Il a expliqué que les dix pays qui avaient rejoint l'UE en 2004 avaient été introduits dans le programme de soutien agricole sur une base inégale et que ces inégalités semblaient persister.

« Nous étions censés atteindre progressivement le même niveau de paiements directs, cette évolution devait aboutir en 2013 », a-t-il expliqué. « Combien de temps cela va-t-il durer ? Cela n'est pas conforme aux principes fondamentaux de l'Union européenne. »

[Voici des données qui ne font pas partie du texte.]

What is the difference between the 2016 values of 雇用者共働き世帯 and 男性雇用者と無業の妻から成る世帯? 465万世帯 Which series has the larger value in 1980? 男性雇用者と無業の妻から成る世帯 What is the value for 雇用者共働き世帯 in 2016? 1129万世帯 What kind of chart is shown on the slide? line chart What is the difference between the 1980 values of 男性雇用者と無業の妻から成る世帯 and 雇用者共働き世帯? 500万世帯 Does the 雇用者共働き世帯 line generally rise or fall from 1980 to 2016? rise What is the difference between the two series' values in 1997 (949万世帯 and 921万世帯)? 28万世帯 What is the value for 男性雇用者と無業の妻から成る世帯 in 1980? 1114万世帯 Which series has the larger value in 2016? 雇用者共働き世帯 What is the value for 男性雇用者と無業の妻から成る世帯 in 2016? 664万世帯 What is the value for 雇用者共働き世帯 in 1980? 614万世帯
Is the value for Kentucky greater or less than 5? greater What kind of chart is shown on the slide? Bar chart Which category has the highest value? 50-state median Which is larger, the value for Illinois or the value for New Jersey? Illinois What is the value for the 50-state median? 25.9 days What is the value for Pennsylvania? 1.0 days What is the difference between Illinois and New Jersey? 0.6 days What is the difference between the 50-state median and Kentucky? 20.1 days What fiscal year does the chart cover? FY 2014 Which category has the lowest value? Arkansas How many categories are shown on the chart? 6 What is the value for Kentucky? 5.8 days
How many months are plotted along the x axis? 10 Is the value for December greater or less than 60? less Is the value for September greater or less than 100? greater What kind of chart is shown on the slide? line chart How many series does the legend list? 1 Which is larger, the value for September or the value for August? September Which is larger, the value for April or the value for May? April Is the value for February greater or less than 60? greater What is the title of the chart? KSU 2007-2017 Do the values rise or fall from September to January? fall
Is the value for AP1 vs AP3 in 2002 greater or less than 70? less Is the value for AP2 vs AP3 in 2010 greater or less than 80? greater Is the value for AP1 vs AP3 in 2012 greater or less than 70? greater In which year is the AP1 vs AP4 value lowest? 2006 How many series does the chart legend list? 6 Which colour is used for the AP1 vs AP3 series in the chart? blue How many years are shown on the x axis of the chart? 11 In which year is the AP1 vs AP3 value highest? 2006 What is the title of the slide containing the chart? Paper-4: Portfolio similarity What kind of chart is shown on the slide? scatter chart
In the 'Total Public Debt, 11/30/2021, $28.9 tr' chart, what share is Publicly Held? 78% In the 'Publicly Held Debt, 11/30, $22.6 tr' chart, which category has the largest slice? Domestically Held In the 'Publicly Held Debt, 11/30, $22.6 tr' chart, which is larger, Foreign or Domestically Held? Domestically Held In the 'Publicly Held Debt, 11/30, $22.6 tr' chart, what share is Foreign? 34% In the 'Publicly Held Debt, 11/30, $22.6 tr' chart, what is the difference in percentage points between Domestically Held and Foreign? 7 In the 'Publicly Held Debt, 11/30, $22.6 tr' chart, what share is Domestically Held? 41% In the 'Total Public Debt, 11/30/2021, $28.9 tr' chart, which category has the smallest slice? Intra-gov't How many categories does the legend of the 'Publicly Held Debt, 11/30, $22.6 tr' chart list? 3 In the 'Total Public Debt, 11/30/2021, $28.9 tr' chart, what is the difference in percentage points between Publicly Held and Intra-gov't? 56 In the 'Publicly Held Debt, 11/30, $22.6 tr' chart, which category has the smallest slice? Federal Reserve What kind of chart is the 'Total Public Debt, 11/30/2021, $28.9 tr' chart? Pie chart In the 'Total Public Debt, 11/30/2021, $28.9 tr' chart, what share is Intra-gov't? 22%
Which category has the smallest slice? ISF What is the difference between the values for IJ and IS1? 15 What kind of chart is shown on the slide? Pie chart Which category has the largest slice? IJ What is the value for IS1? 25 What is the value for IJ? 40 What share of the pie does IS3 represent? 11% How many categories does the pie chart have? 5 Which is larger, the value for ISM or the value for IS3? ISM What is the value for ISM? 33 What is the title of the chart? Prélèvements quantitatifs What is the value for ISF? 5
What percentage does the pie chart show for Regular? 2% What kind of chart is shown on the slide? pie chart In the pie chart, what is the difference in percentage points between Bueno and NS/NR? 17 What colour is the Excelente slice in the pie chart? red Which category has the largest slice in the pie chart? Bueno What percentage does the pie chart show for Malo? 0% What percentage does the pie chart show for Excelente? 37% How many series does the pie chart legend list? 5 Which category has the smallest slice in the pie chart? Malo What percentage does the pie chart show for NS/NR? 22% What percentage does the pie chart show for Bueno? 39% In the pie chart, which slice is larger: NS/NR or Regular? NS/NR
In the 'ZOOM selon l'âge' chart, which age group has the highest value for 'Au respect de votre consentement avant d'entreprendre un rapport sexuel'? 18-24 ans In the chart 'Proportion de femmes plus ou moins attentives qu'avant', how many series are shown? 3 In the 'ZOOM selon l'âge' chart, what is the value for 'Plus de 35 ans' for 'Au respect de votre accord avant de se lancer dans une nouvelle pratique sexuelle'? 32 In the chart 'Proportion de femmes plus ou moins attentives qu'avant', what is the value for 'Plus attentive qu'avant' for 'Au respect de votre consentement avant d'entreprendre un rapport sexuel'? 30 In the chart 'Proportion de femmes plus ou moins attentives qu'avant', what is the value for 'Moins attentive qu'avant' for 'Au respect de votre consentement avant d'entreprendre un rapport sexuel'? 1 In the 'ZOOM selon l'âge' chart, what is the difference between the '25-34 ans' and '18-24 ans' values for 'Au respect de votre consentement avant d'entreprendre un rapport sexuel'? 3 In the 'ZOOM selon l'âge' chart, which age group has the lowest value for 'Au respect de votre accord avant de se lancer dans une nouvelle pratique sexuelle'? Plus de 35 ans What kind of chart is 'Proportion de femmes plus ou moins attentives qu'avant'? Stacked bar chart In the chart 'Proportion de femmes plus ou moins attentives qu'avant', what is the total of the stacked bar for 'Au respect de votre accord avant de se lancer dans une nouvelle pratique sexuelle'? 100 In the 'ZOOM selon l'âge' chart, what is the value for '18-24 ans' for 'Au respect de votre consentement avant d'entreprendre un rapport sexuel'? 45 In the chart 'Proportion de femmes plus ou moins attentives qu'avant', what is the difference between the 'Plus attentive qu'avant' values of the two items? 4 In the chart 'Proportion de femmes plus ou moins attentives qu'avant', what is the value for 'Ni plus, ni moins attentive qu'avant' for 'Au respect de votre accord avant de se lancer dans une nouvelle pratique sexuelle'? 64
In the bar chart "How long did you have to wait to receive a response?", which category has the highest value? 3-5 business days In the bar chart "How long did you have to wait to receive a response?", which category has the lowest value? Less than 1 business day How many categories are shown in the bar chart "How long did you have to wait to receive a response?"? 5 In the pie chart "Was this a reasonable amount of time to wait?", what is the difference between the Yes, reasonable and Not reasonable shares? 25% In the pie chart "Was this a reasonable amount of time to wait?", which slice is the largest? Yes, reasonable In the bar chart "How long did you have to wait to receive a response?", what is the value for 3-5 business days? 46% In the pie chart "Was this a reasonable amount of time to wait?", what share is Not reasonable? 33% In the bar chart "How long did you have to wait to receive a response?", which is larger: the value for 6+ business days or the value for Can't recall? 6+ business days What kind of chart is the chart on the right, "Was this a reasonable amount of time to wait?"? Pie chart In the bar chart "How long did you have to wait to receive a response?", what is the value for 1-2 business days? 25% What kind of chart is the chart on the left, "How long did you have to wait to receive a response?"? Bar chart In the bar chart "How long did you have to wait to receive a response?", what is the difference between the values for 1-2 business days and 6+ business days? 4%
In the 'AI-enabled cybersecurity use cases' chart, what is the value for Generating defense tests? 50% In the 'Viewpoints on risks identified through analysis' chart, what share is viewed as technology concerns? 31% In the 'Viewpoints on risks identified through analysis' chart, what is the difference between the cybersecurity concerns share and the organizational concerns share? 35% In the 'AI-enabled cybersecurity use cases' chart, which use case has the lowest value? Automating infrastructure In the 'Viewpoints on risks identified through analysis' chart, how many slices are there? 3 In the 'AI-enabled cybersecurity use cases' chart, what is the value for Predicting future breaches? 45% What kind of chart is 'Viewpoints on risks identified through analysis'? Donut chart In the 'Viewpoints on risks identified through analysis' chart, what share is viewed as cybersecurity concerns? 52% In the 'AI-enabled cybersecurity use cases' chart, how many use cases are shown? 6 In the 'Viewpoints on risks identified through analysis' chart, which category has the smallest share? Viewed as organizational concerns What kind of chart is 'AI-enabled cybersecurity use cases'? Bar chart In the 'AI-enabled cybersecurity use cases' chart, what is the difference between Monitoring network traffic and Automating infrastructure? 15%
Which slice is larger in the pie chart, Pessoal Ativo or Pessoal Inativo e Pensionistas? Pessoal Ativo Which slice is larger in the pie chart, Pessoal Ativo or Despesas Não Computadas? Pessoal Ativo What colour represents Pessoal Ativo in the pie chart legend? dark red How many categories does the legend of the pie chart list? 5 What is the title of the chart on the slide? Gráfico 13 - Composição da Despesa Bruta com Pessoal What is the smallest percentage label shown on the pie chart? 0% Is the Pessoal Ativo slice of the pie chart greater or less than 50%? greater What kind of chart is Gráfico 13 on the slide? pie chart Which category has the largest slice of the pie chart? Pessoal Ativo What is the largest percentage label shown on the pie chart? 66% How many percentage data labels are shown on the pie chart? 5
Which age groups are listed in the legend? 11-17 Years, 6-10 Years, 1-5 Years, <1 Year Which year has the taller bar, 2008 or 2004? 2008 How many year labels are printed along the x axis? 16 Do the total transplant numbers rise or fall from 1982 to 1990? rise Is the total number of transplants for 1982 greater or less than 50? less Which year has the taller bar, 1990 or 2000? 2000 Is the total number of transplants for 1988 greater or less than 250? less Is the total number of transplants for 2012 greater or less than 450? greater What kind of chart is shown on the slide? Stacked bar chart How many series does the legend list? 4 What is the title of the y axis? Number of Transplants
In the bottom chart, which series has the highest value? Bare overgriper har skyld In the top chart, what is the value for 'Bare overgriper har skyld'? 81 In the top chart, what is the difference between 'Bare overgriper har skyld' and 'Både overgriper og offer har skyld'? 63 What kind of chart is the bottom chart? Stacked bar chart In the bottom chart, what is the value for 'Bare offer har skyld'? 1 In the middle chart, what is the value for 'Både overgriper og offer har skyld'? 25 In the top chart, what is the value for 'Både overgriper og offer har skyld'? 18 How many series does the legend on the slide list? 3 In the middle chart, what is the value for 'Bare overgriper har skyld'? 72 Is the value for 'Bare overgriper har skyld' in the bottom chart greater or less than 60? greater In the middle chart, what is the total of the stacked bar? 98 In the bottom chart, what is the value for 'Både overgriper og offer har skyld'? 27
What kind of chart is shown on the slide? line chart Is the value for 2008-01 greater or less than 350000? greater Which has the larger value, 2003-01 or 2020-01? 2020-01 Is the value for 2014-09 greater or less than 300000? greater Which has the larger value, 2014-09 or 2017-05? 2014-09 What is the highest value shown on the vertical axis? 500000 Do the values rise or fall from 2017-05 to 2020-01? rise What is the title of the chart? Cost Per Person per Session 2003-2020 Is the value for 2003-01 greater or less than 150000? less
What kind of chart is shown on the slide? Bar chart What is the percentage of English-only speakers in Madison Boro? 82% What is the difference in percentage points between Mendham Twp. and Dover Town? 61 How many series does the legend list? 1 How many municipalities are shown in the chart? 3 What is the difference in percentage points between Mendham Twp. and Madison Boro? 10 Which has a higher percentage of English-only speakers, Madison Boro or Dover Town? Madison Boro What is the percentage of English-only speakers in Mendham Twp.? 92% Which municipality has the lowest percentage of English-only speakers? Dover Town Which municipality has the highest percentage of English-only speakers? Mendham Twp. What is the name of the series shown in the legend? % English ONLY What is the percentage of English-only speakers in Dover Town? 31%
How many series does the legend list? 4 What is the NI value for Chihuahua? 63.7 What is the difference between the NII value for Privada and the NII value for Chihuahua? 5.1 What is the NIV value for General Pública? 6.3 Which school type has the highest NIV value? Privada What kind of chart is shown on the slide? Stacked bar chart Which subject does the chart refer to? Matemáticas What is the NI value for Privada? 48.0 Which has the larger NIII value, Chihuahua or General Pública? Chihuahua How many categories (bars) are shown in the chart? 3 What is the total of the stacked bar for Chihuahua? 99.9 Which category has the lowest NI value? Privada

« L'allocation de paiements directs est d'une importance capitale pour l'avenir de la PAC si l'on veut que l'agriculture se développe partout dans l'UE et non pas uniquement dans certaines régions de l'Union », a affirmé M. Imbrasas.

Prochaines étapes: 
  • 23 nov. : débat sur la PAC avec les organisations agricoles au Parlement européen à Bruxelles.
  • 7 déc. : des scientifiques discuteront des réformes de la PAC avec la Commission européenne.
  • 2012-2013 : Débat sur les propositions au Parlement européen et au Conseil.
  • D'ici la fin 2013 : Les réglementations et les actes d'application devraient être approuvés.
  • 1er jan. 2014 : La nouvelle PAC devrait entrer en vigueur.